Dearest of Comrades:-

Hurrah for everything!

This outburst is the result of a number of things that seem to be brewing of their own accord, and I begin to see clearly a few things that were formerly dark. Anyway, I'm a very lucky devil, so long as I have a vision and one wonderful friend - not to mention several very excellent friends and all the rest that blesses me.

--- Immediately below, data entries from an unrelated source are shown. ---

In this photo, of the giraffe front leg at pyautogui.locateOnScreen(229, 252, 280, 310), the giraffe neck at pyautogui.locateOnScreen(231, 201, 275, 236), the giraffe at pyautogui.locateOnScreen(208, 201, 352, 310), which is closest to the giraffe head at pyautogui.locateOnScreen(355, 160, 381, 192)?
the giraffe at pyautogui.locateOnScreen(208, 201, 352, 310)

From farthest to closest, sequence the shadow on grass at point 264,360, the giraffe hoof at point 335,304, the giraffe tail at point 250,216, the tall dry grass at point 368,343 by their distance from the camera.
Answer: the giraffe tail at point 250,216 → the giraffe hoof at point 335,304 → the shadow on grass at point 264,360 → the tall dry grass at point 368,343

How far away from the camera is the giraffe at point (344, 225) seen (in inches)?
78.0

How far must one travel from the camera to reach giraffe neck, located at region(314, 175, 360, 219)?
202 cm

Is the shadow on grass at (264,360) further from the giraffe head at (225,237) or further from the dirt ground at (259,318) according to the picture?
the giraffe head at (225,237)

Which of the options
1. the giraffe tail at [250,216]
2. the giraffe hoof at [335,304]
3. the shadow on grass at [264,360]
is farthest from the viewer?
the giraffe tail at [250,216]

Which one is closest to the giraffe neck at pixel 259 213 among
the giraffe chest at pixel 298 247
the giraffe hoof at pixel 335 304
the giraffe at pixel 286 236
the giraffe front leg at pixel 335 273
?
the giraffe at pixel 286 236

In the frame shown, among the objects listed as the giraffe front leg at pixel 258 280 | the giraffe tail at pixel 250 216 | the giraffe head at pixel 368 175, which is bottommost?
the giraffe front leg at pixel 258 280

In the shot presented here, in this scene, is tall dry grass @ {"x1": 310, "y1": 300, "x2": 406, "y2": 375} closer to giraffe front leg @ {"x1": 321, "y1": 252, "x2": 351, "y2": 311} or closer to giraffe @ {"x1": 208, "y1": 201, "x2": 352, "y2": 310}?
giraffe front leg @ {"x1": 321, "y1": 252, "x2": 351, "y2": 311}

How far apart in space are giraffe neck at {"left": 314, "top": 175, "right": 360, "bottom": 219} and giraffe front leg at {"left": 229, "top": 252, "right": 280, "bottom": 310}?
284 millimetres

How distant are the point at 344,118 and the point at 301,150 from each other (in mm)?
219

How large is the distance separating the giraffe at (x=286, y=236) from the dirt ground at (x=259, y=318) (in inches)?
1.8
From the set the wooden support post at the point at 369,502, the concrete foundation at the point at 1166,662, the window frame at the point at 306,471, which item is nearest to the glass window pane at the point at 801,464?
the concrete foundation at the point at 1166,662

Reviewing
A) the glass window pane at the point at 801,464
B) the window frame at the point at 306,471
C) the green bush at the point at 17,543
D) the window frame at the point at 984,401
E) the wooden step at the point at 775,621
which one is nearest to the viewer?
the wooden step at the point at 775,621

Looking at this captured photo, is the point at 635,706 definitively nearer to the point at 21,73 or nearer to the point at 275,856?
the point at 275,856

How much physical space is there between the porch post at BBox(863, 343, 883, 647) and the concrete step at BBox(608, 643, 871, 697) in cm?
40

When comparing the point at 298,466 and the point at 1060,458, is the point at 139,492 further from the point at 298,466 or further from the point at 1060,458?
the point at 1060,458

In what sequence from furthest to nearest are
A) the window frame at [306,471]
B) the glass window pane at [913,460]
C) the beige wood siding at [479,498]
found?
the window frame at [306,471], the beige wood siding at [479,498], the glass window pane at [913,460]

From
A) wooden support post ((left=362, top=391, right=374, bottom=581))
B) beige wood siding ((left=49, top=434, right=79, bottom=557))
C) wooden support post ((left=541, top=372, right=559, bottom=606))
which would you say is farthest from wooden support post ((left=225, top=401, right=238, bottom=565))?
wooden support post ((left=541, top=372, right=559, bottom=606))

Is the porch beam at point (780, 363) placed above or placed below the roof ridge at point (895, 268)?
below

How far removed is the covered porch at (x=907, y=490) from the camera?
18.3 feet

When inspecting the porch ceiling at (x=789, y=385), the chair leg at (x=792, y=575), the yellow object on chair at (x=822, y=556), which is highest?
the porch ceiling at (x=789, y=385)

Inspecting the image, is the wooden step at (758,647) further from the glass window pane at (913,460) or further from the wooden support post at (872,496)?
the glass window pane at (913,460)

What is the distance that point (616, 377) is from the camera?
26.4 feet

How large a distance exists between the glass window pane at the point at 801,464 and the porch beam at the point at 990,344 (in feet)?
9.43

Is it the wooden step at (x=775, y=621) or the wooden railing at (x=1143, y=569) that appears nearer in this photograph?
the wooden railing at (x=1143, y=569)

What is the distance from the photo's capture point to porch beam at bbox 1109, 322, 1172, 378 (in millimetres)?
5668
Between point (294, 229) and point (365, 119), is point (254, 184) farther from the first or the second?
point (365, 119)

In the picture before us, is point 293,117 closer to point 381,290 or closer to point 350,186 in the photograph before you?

I have just gotten back from a little run in Nebraska. Mostly very successful. At last I appeared at Kearny Normal! Can you believe it? The Kiwannis Club out there put me on, and I had that huge auditorium cram-jammed with people. It was grapes, I can tell you. There were two thousand in the crowd, and they were like mice for nearly two hours, except when I'd stop and give them a chance to let me quit. I enclose the newspaper report, which you may return. What pleased me was the fact that it was the Kearney Normal! Ouch! Well, I loved the crowd before I said a word to it, and some people afterward said they could feel "it" all over the house. I did not ask what "it" might be. I think I know, for I could feel "it" going out of me all the time.

Here's a deuce of a note! William Rose Benet, the poet and one of Sat. Review editors, said in a recent review, which has not yet reached me, that POETIC VALUES deserves the Nobel Prize. Well, it doesn't, of course, but I'm glad Benet liked the book. Certainly we are not acquainted, and I have no gang affiliations in New York.

Guiterman, in Outlook, you may remember, said the WARS should have the Pulitzer prize. This last I believe, for good reasons; but I'm not really caring about it. It' s only value would be to convince those whose opinions are valueless that the WARS is a worth effort. Who cares to convince those people?

I am more and more impressed with the possibilities in your new version of Neihardt, Man and Poet, and in your proposition to go on the road awhile for Macmillans. Comrade, I wish we were nearer ready for what they may be ahead of us. But then, there will be time for anything worthy, and we want nothing else.

Within six months I may be either tied up with a chain of newspapers, writing a page of literary comment, or I may be balled up with the University. Anyway, there are those two movements going now. The latter has to do with an independent department. It's a quiet movement, which I am not in any way favoring. In fact, I've said to those who approached me that I was not in the least interested, which is true. What comes will come, and I'll somehow know what to do with what comes.

And I love you, Comrade!

Tomorrow I must spout at the Southwestern State Normal at Springfield. It's a big school, and I suppose I'll have a mob.

I wish I could feel your hand.


Jno.
Putnams of N.Y. are advertising for a 1st edition of the Bundle. Have you a copy to sell?!! My extra is not for sale.
From Box 255, Branson, Missouri.
Newport [?]T214 Jan 2 [?] 1925

United State[s Postage?] 2 Cen[ts 2?]

Dr. Julius T. House, New River State College, Montgomery, West Virginia.